====== Extrait fourni ======

Aujourd’hui, grâce à la loi du 18 novembre 2016, il n’y a plus de délai entre la transition sociale et le début de la transition médicale, voire administrative. Ce sont 3 parcours qui sont disjoints mais qui peuvent être entremêlés si la personne en ressent le besoin.

De toute façon, il faut voir la transition comme un marathon. Et il advient de faire les choses à point nommé.

Autre point, depuis début 2023, pour pouvoir démarrer une transition, il n’y a plus besoin de certificat psychiatrique, puisque le médecin conseil de l’assurance maladie qui posait cette exigence a été condamné ».

76crimes : « Qu’en est-il ailleurs, dans les autres pays européens ? »

Maxime-Margaret Loiry : « En Espagne, il y a une libre auto-détermination de genre à partir de l’âge de 16 ans, avec une procédure déclaratoire pour pouvoir changer son genre depuis février 2023.

Carte de l’Union Européenne à 27 (@uefrance)

Plus loin à Malte, depuis 2015 ils ont abandonné tous les critères d’hormonothérapie et de psychiatrie ou d’interventions médicales pour pouvoir changer de genre. Il s’agit là d’une appréciation poussée du libre consentement qui a été retenue comme approche.

======

### Travail demandé
Quelles dates ou années l'extrait sur la transition de genre mentionne-t-il ? Donnez-les toutes.

====== Données fournies ======

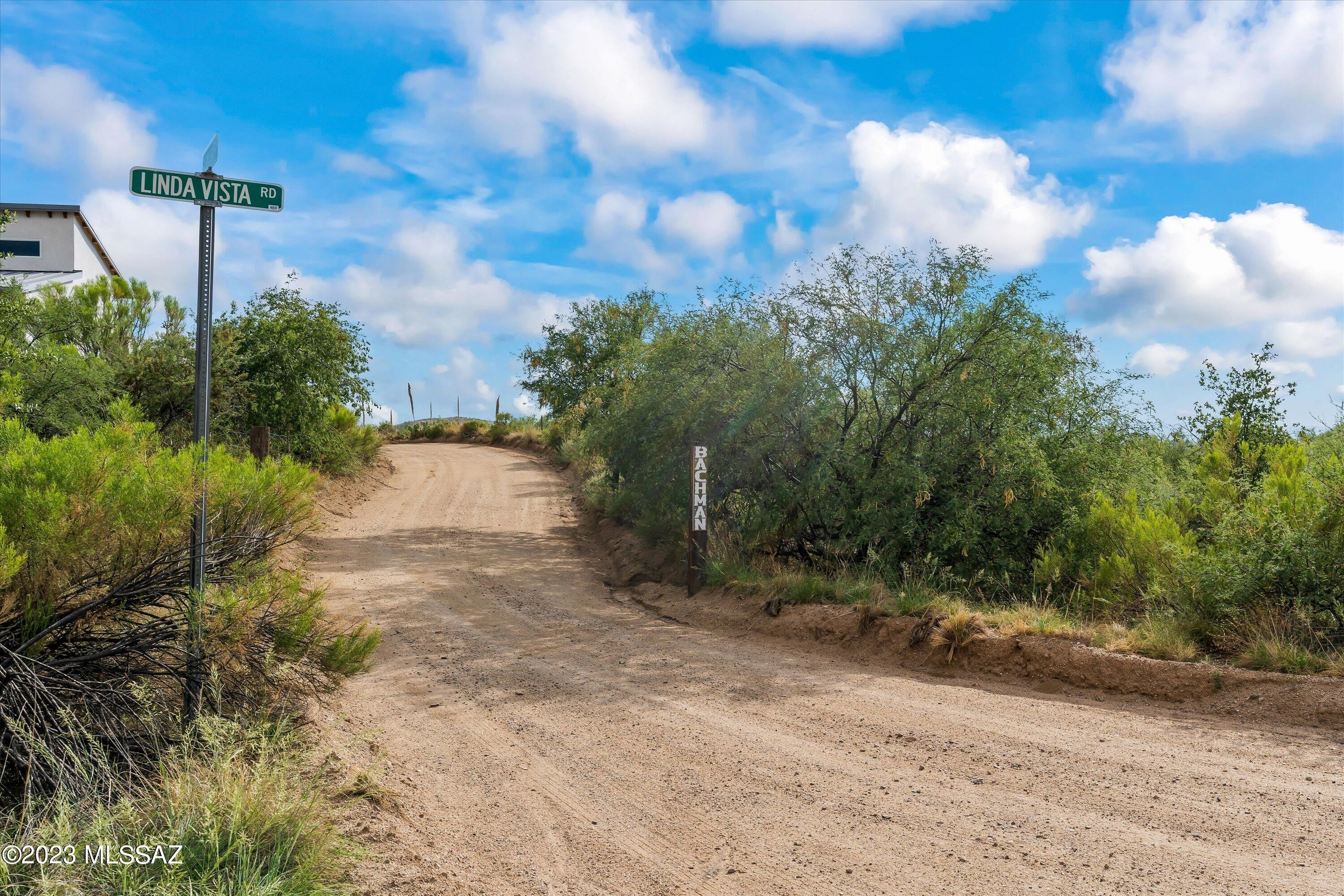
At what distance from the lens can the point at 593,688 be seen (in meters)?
7.46

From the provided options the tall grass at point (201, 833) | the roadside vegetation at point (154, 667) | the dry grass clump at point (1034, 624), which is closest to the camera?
the tall grass at point (201, 833)

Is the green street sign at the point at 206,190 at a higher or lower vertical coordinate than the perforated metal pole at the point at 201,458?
higher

======

### Résultat obtenu
- 18 novembre 2016
- début 2023
- février 2023
- 2015